◆ **WHAT NEEDS TO BE DONE**: Please transcribe the records precisely; pictures stay out of your copy.

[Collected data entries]
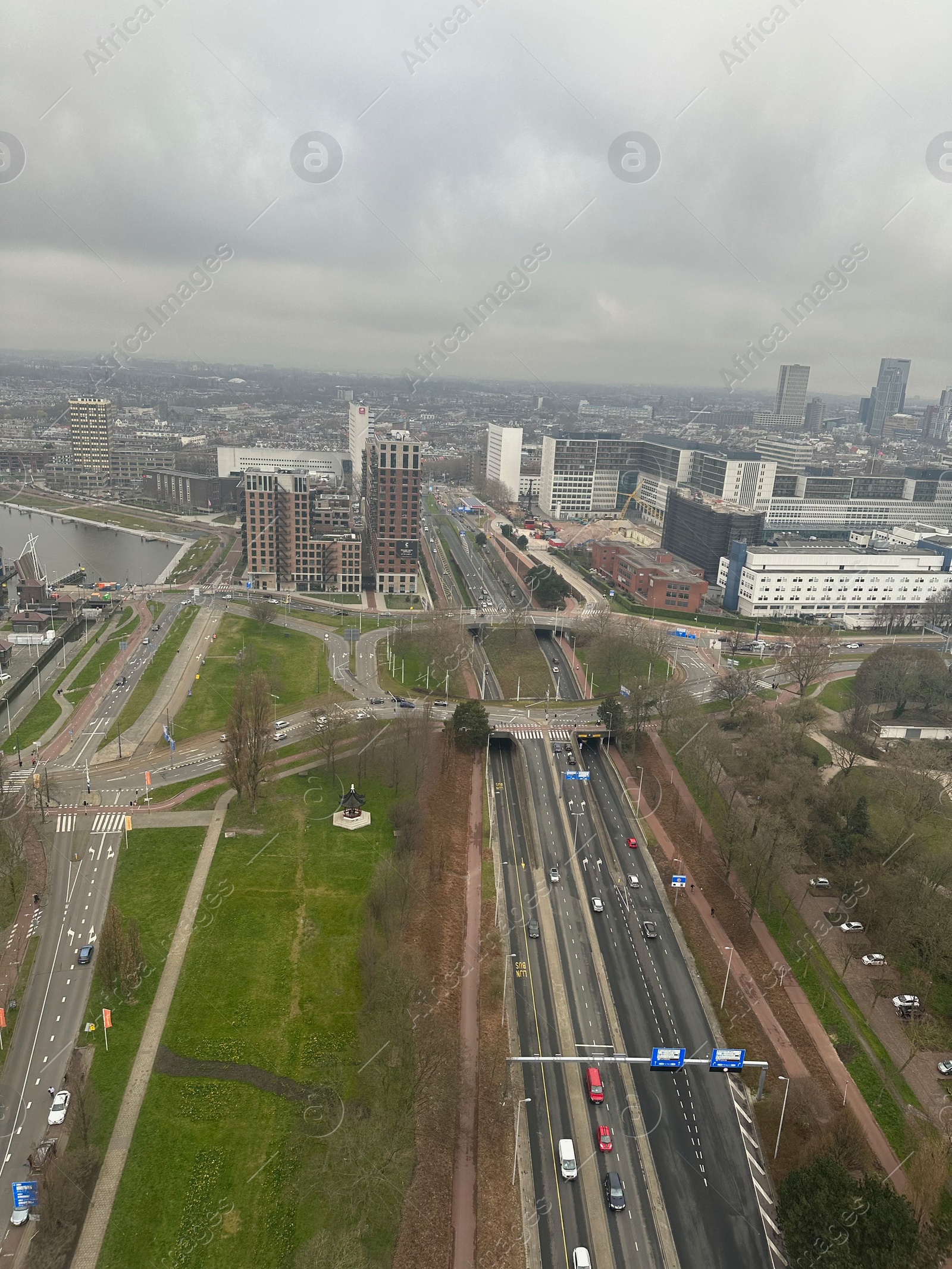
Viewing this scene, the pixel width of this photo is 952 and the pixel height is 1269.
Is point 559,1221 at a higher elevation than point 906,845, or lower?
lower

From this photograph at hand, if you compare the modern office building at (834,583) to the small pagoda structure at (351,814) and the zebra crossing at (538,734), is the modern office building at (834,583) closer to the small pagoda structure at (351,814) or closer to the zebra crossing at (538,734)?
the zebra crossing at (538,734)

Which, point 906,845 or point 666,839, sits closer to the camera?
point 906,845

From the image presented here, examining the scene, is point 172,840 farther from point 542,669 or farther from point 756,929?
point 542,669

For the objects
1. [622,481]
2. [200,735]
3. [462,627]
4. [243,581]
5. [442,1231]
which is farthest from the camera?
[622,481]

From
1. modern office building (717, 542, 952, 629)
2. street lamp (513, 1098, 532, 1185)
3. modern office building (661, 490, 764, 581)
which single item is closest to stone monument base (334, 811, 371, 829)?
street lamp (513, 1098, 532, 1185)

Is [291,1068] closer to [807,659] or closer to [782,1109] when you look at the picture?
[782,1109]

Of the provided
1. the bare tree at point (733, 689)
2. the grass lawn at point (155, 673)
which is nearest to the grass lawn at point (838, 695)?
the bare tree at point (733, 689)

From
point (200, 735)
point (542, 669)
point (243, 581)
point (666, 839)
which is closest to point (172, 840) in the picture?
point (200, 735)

◆ **TASK SOLUTION**:
Viewing this scene, the pixel width of this photo is 952 and the pixel height is 1269.
Is point 559,1221 at a higher elevation than point 906,845, or lower?
lower

From this photograph at hand, if you compare the modern office building at (834,583) to the small pagoda structure at (351,814) and the zebra crossing at (538,734), is the modern office building at (834,583) closer to the small pagoda structure at (351,814) or closer to the zebra crossing at (538,734)?
the zebra crossing at (538,734)

Which, point 906,845 or point 666,839, sits closer to the camera?
point 906,845

From the image presented here, examining the scene, is point 172,840 farther from point 542,669 or farther from point 756,929?
point 542,669

For the objects
1. [622,481]
2. [200,735]
3. [462,627]
4. [243,581]
5. [442,1231]
which is farthest from the camera?
[622,481]

From
1. modern office building (717, 542, 952, 629)
2. street lamp (513, 1098, 532, 1185)
3. modern office building (661, 490, 764, 581)
which single item is closest to stone monument base (334, 811, 371, 829)?
street lamp (513, 1098, 532, 1185)

Is [291,1068] closer to [807,659] or closer to [782,1109] when you look at the picture?
[782,1109]

Of the provided
1. the bare tree at point (733, 689)
2. the grass lawn at point (155, 673)
which is nearest to the grass lawn at point (838, 695)?
the bare tree at point (733, 689)

From
point (200, 735)
point (542, 669)
point (243, 581)
point (666, 839)
which is closest to point (172, 840) in the picture?
point (200, 735)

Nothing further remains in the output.